----- The records -----
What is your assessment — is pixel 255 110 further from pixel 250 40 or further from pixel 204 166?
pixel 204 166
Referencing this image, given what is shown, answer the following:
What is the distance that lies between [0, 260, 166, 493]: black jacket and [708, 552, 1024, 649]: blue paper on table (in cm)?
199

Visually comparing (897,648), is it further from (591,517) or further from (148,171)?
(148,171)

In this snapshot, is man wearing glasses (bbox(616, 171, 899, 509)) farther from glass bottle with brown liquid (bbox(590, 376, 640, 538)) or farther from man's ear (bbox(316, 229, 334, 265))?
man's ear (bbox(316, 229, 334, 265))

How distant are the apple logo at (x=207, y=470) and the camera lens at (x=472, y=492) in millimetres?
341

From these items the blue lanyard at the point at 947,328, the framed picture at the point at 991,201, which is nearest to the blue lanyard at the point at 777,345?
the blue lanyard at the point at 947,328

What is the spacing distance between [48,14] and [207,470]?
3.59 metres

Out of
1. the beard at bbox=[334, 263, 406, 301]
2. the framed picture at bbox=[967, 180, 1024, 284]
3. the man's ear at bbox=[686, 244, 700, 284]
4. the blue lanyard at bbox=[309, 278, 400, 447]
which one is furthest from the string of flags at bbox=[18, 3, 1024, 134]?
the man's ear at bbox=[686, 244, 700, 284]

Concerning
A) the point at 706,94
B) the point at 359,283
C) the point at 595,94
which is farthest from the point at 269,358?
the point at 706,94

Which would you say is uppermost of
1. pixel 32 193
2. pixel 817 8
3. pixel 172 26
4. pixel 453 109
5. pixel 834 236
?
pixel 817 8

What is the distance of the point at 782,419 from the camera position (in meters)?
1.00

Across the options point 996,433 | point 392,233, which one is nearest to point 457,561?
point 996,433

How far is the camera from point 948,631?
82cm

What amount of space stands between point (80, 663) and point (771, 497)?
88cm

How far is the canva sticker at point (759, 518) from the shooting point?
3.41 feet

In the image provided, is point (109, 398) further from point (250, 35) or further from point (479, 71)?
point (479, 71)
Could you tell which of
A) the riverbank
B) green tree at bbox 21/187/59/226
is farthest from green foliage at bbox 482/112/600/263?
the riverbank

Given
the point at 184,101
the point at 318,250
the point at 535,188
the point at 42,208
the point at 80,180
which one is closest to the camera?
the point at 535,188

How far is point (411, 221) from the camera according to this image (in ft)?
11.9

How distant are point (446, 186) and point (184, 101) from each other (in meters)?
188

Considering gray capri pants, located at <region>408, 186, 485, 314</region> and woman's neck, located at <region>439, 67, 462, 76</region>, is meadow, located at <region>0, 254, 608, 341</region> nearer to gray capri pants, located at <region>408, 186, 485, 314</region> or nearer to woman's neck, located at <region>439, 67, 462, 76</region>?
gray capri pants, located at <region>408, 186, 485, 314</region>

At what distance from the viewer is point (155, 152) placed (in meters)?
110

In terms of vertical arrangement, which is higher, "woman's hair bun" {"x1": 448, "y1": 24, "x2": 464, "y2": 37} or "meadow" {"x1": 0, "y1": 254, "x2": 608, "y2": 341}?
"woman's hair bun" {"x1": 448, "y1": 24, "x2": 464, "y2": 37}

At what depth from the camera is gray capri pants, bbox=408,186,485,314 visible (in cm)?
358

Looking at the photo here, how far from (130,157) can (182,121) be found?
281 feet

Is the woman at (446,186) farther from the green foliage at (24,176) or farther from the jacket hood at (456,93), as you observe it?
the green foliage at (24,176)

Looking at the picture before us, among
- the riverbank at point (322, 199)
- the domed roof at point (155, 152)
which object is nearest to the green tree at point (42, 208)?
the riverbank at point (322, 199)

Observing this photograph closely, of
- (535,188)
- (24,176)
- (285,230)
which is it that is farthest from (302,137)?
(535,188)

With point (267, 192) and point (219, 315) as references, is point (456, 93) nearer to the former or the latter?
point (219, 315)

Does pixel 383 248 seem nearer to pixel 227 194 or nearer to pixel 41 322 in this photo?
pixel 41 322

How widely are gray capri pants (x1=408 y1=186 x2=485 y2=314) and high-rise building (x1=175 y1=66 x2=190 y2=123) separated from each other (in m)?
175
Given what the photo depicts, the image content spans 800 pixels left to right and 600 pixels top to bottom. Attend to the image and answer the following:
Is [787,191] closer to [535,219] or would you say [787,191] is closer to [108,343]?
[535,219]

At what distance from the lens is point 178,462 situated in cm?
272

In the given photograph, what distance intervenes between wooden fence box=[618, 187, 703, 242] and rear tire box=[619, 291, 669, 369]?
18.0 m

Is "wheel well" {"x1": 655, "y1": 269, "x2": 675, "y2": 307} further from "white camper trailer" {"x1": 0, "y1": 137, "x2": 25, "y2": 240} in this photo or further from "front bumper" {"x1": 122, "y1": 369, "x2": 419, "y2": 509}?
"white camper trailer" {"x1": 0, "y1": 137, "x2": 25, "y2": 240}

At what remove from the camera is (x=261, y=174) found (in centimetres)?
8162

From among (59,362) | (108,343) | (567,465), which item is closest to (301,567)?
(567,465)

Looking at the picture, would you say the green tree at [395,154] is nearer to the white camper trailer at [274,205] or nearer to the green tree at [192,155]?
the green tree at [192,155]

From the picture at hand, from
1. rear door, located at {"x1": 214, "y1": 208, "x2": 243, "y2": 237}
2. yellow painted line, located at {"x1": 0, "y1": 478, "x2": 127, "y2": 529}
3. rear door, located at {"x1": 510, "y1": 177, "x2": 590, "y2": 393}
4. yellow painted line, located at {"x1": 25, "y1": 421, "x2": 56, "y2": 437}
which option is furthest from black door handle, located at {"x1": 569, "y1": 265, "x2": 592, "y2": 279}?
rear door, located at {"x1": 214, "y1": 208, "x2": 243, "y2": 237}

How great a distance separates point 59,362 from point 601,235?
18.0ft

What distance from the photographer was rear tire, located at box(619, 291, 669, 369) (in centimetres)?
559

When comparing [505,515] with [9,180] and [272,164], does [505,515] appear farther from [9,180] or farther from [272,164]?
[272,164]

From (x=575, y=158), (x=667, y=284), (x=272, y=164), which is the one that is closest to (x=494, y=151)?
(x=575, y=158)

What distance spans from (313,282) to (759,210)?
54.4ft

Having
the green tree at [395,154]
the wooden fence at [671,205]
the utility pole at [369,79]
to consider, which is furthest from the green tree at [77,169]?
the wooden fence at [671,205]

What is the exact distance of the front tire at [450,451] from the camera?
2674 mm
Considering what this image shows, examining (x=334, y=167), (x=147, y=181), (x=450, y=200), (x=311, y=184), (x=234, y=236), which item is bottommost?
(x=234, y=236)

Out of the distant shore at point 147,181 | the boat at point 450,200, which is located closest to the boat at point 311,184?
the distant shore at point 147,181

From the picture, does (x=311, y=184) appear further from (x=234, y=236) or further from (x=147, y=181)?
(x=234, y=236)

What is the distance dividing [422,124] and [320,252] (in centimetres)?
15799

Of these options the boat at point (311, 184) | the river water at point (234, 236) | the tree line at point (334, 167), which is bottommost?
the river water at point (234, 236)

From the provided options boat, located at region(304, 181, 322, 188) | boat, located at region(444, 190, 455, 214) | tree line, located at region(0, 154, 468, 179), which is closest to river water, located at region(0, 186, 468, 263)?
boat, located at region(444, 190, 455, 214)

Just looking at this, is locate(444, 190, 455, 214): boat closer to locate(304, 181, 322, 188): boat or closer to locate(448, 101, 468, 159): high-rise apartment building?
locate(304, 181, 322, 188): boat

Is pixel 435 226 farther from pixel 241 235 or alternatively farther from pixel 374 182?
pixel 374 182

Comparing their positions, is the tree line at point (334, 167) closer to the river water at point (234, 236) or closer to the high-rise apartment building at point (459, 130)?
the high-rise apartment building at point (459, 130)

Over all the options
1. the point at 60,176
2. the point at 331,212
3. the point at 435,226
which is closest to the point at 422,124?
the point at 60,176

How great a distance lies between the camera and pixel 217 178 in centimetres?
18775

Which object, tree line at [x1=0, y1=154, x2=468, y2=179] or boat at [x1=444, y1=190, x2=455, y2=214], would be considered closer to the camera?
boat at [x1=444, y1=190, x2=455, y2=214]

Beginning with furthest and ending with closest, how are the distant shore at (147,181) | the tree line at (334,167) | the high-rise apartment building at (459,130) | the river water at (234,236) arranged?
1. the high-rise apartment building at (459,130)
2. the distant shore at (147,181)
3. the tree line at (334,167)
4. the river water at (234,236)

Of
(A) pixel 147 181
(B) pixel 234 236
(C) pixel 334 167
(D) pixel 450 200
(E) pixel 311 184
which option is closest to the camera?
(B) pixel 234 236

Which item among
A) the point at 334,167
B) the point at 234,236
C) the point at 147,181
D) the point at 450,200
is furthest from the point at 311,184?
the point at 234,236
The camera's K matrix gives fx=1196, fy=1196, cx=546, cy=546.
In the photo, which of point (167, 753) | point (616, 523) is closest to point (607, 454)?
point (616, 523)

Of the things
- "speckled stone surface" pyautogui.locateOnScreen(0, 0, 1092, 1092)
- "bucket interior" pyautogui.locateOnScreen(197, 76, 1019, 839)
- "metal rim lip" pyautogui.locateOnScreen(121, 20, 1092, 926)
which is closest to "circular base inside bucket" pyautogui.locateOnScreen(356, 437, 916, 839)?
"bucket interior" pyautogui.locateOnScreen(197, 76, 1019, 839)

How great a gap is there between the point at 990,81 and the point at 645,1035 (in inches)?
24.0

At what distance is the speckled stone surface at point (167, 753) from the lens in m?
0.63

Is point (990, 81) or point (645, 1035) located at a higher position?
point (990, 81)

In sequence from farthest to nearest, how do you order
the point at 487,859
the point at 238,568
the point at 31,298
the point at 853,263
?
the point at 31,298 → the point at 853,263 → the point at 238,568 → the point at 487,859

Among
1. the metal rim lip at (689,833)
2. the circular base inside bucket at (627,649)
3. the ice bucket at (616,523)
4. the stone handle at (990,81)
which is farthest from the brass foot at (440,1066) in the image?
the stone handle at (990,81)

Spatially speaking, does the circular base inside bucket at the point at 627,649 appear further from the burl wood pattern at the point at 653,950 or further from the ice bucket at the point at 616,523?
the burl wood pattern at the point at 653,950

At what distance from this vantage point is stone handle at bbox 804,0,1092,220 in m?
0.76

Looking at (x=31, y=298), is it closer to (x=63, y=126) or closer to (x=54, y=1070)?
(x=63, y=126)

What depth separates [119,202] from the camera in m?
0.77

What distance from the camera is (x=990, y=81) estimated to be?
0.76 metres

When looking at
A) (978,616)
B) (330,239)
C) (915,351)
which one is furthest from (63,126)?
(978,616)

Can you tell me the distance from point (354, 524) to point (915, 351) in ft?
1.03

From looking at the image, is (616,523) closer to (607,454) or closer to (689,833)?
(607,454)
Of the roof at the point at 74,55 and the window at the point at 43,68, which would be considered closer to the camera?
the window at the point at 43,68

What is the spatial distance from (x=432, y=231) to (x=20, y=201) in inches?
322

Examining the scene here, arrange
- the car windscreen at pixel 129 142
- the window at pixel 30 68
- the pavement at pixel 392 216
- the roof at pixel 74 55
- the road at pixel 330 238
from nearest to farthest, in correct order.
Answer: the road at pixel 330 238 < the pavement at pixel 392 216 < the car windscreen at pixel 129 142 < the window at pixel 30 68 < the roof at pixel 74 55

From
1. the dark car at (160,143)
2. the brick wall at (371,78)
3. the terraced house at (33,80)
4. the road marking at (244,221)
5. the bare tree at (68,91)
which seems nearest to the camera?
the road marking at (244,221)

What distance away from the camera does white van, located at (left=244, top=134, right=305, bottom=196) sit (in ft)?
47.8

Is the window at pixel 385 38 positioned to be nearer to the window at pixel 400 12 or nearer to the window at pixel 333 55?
-----
**Do this**
Render the data as a Markdown table with the columns Row and Text, starting from the line containing "How great a gap" and continuing through the line containing "0.76 metres", with both of those lines included. Put each line in Text, number the rows in order under Row, and leave out blank lines.

**Full answer**
| Row | Text |
|---|---|
| 1 | How great a gap is there between the point at 990,81 and the point at 645,1035 (in inches)? |
| 2 | 24.0 |
| 3 | At what distance is the speckled stone surface at point (167, 753) from the lens in m? |
| 4 | 0.63 |
| 5 | Is point (990, 81) or point (645, 1035) located at a higher position? |
| 6 | point (990, 81) |
| 7 | In sequence from farthest to nearest, how do you order |
| 8 | the point at 487,859 |
| 9 | the point at 238,568 |
| 10 | the point at 31,298 |
| 11 | the point at 853,263 |
| 12 | ? |
| 13 | the point at 31,298 → the point at 853,263 → the point at 238,568 → the point at 487,859 |
| 14 | Among |
| 15 | 1. the metal rim lip at (689,833) |
| 16 | 2. the circular base inside bucket at (627,649) |
| 17 | 3. the ice bucket at (616,523) |
| 18 | 4. the stone handle at (990,81) |
| 19 | which is farthest from the brass foot at (440,1066) in the image? |
| 20 | the stone handle at (990,81) |
| 21 | Spatially speaking, does the circular base inside bucket at the point at 627,649 appear further from the burl wood pattern at the point at 653,950 or further from the ice bucket at the point at 616,523? |
| 22 | the burl wood pattern at the point at 653,950 |
| 23 | At what distance from this vantage point is stone handle at bbox 804,0,1092,220 in m? |
| 24 | 0.76 |
| 25 | Looking at (x=31, y=298), is it closer to (x=63, y=126) or closer to (x=54, y=1070)? |
| 26 | (x=63, y=126) |
| 27 | What depth separates [119,202] from the camera in m? |
| 28 | 0.77 |
| 29 | What distance from the camera is (x=990, y=81) estimated to be? |
| 30 | 0.76 metres |